GIVEN TASK:
Copy each line of the listing below exactly.
━━━━
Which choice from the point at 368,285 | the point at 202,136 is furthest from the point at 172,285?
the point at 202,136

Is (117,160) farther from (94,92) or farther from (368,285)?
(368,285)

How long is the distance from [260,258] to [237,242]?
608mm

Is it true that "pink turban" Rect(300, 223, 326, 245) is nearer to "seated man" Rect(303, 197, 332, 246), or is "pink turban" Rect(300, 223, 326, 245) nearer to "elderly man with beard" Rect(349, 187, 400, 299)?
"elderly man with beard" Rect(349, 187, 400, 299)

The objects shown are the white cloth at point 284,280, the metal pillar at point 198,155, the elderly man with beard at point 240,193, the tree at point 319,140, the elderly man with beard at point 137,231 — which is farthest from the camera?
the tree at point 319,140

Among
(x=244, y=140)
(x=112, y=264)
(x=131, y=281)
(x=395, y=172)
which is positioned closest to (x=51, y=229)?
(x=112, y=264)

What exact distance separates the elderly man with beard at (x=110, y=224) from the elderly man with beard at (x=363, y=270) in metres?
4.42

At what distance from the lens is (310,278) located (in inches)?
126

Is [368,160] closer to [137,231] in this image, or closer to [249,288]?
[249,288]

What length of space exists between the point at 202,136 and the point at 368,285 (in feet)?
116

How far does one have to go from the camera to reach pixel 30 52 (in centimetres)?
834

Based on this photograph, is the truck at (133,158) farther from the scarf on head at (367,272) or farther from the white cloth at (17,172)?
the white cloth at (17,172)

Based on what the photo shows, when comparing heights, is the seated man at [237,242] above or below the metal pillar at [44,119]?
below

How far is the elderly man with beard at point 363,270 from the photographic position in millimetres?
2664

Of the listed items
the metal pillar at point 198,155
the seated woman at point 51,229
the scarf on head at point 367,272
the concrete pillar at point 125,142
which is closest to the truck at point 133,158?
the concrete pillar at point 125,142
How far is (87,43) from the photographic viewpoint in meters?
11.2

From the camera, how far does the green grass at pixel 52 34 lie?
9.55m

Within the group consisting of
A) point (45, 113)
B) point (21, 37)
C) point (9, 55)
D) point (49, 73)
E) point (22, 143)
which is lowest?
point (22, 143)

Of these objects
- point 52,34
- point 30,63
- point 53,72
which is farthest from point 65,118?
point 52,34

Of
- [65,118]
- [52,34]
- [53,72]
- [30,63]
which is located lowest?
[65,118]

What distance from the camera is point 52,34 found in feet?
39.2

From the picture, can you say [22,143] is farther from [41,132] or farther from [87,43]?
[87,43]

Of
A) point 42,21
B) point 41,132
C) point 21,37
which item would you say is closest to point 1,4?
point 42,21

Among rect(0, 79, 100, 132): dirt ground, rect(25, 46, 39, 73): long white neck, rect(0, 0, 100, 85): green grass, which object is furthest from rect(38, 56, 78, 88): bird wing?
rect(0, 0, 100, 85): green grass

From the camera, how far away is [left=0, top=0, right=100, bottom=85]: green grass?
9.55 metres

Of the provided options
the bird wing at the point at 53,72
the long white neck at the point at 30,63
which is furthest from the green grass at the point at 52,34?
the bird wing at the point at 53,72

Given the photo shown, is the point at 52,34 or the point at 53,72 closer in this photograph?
━━━━
RESPONSE:
Which choice from the point at 368,285 | the point at 202,136 is furthest from the point at 172,285?
the point at 202,136

Is (117,160) farther from (94,92) or farther from (368,285)?
(368,285)

How long is the distance from [260,258] to [237,242]?
608mm

Is it true that "pink turban" Rect(300, 223, 326, 245) is nearer to "seated man" Rect(303, 197, 332, 246), or is "pink turban" Rect(300, 223, 326, 245) nearer to "elderly man with beard" Rect(349, 187, 400, 299)?
"elderly man with beard" Rect(349, 187, 400, 299)

The objects shown are the white cloth at point 284,280, the metal pillar at point 198,155, the elderly man with beard at point 240,193, the tree at point 319,140, the elderly man with beard at point 137,231 — which is farthest from the camera?
the tree at point 319,140

Among
(x=244, y=140)
(x=112, y=264)
(x=131, y=281)
(x=395, y=172)
which is positioned closest to (x=51, y=229)?
(x=112, y=264)

What exact distance separates the elderly man with beard at (x=110, y=224) from the elderly man with beard at (x=363, y=270) in metres?
4.42

At what distance from the lens is (310,278) located (in inches)?
126

Is [368,160] closer to [137,231] in this image, or closer to [249,288]?
[249,288]

What length of space exists between the point at 202,136 and the point at 368,285 (in feet)?
116

How far does one have to go from the camera to reach pixel 30 52 (in centimetres)?
834

Based on this photograph, is the truck at (133,158) farther from the scarf on head at (367,272) or farther from the white cloth at (17,172)?
the white cloth at (17,172)

Based on what the photo shows, when comparing heights, is the seated man at [237,242] above or below the metal pillar at [44,119]?
below

How far is the elderly man with beard at point 363,270 from the photographic position in millimetres?
2664

Of the listed items
the metal pillar at point 198,155
the seated woman at point 51,229
the scarf on head at point 367,272
the concrete pillar at point 125,142
which is closest to the truck at point 133,158?
the concrete pillar at point 125,142
How far is (87,43) from the photographic viewpoint in meters?
11.2

From the camera, how far does the green grass at pixel 52 34 lie?
9.55m

Within the group consisting of
A) point (45, 113)
B) point (21, 37)
C) point (9, 55)
D) point (49, 73)
E) point (22, 143)
which is lowest?
point (22, 143)

Of these objects
- point 52,34
- point 30,63
- point 53,72
which is farthest from point 65,118?
point 52,34

Of
- [65,118]
- [52,34]
- [53,72]
- [30,63]
which is located lowest?
[65,118]

What distance from the camera is point 52,34 found in feet?
39.2

From the picture, can you say [22,143] is farther from [41,132] or farther from [87,43]?
[87,43]

Of
A) point 42,21
B) point 41,132
C) point 21,37
which item would you say is closest to point 1,4?
point 42,21

Among rect(0, 79, 100, 132): dirt ground, rect(25, 46, 39, 73): long white neck, rect(0, 0, 100, 85): green grass, which object is furthest from rect(38, 56, 78, 88): bird wing?
rect(0, 0, 100, 85): green grass

From the camera, how far away is [left=0, top=0, right=100, bottom=85]: green grass?
9.55 metres

Of the provided options
the bird wing at the point at 53,72
the long white neck at the point at 30,63
which is furthest from the green grass at the point at 52,34?
the bird wing at the point at 53,72

Given the photo shown, is the point at 52,34 or the point at 53,72 closer in this photograph?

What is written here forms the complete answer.